▼▼▼

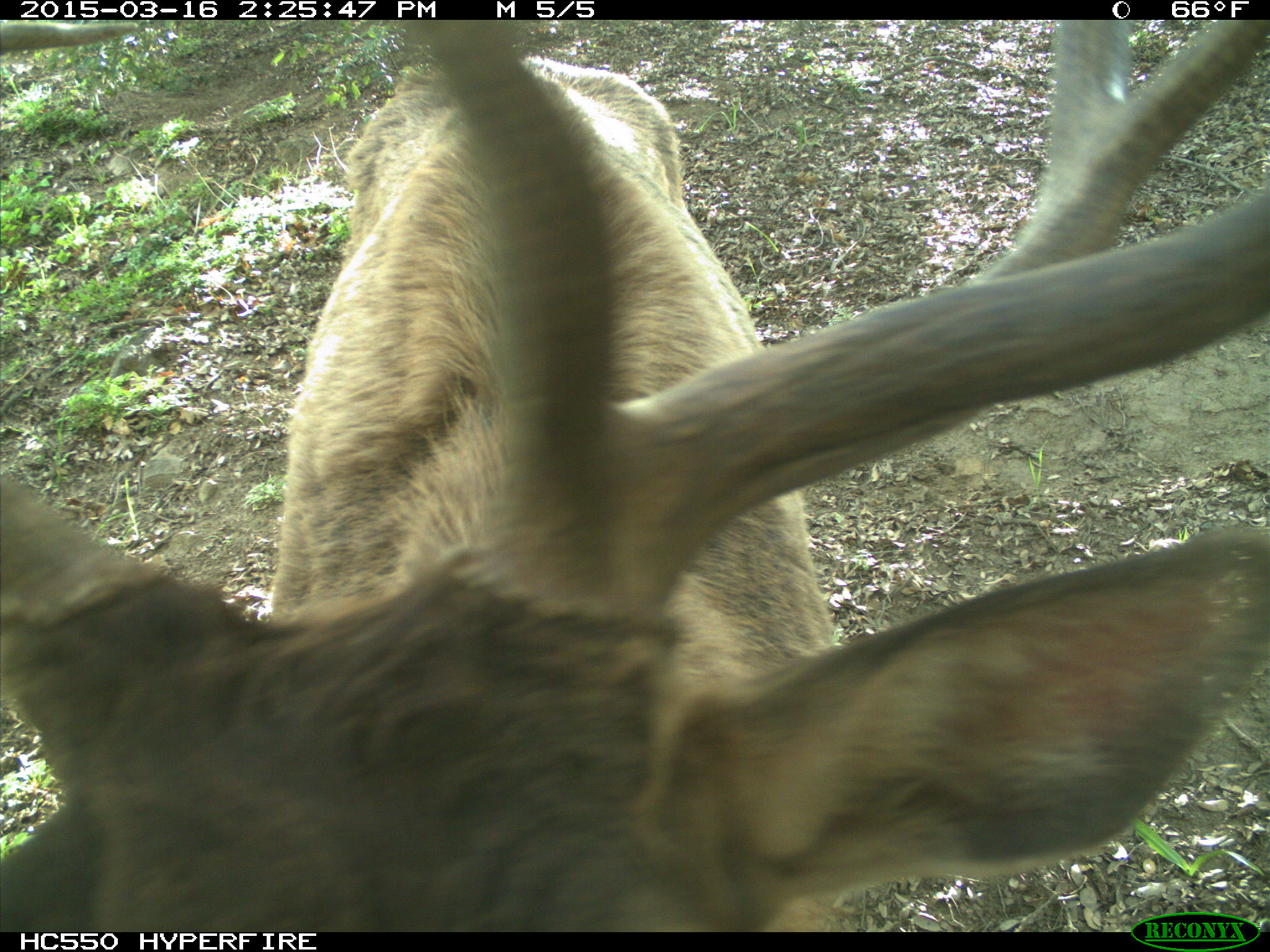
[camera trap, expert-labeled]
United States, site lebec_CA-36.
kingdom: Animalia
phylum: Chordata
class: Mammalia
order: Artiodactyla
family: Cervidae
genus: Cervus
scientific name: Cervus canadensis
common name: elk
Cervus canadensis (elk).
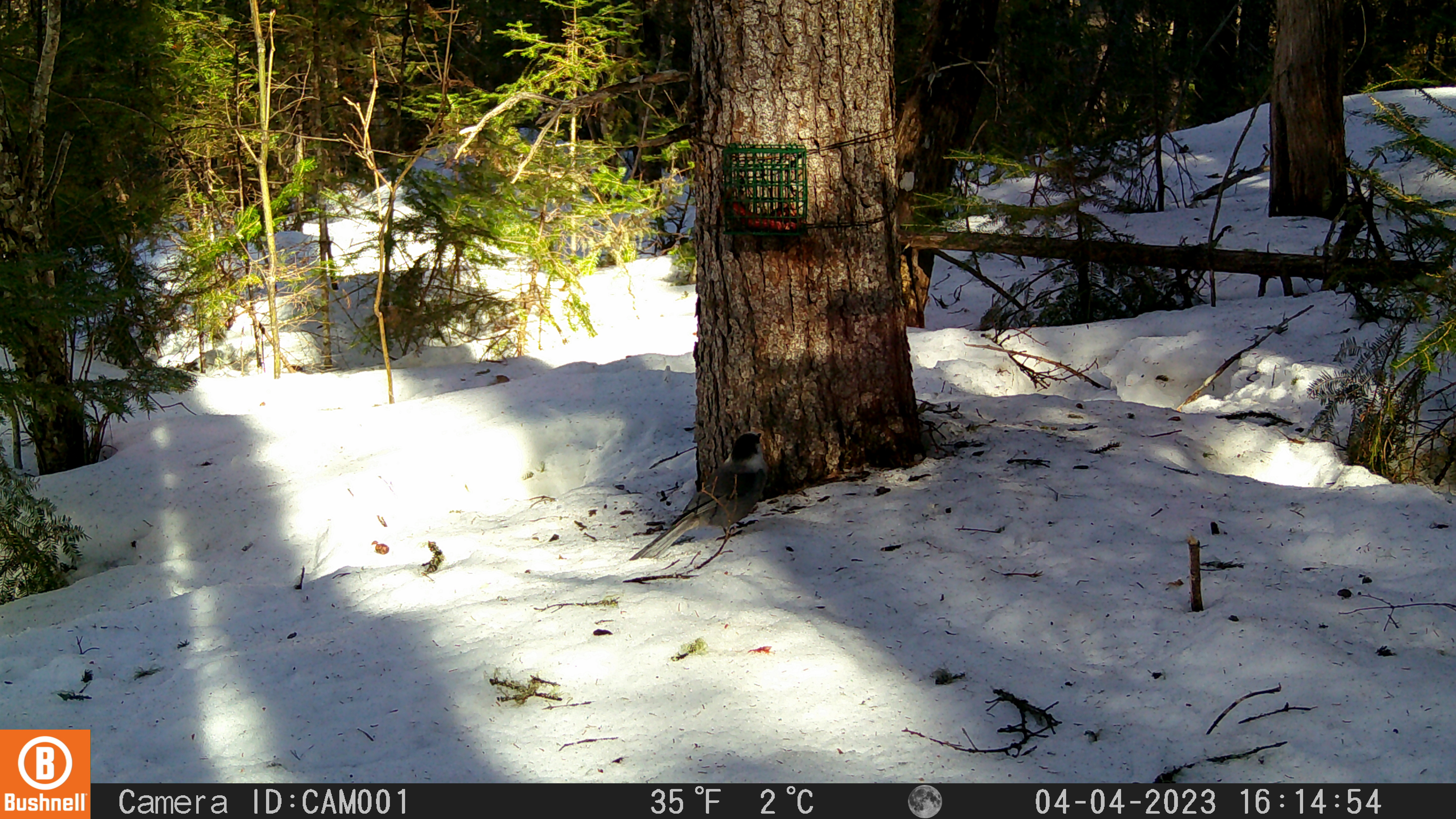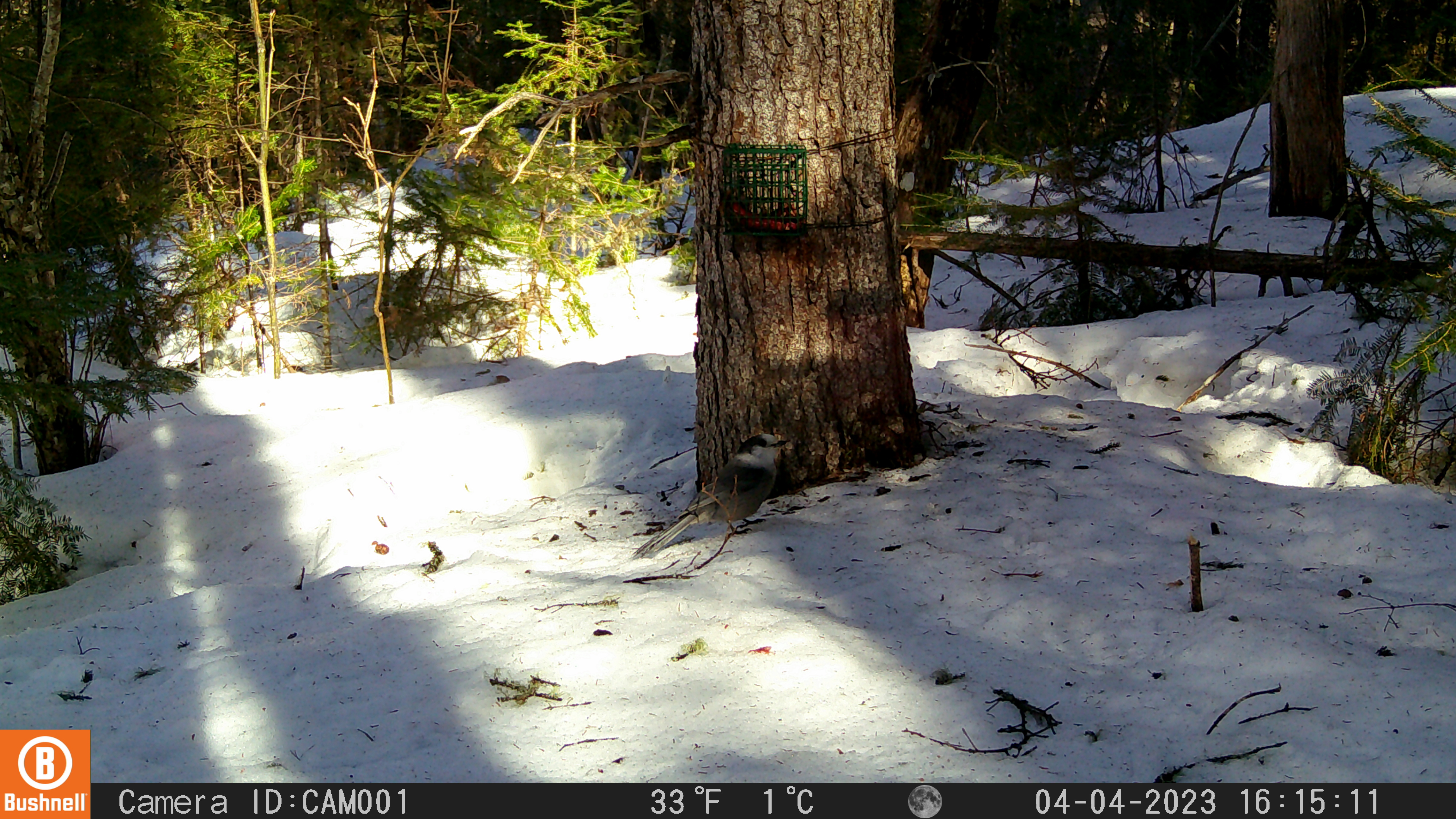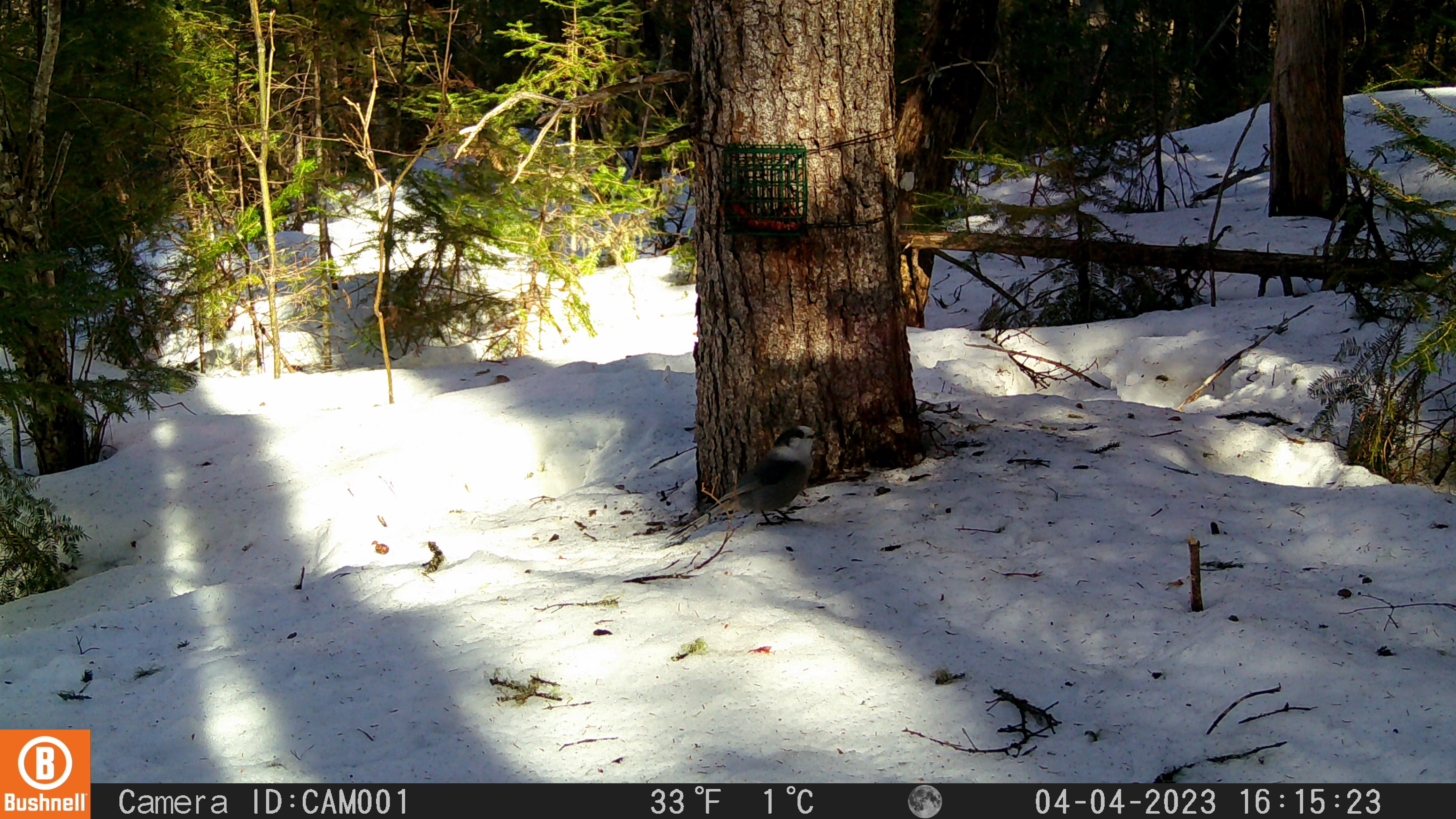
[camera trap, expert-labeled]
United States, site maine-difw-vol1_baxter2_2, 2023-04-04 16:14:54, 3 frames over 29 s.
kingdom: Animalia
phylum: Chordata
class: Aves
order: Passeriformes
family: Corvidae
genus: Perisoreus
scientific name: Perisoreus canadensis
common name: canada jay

▲▲▲

Problem details >>
Exactly the lines from the one with "United States, site lebec_CA-36." through the end of the records should be written out, and only those. Pictures do not belong in the copy.

Completed exercise >>
United States, site lebec_CA-36.
kingdom: Animalia
phylum: Chordata
class: Mammalia
order: Artiodactyla
family: Cervidae
genus: Cervus
scientific name: Cervus canadensis
common name: elk
Cervus canadensis (elk).
[camera trap, expert-labeled]
United States, site maine-difw-vol1_baxter2_2, 2023-04-04 16:14:54, 3 frames over 29 s.
kingdom: Animalia
phylum: Chordata
class: Aves
order: Passeriformes
family: Corvidae
genus: Perisoreus
scientific name: Perisoreus canadensis
common name: canada jay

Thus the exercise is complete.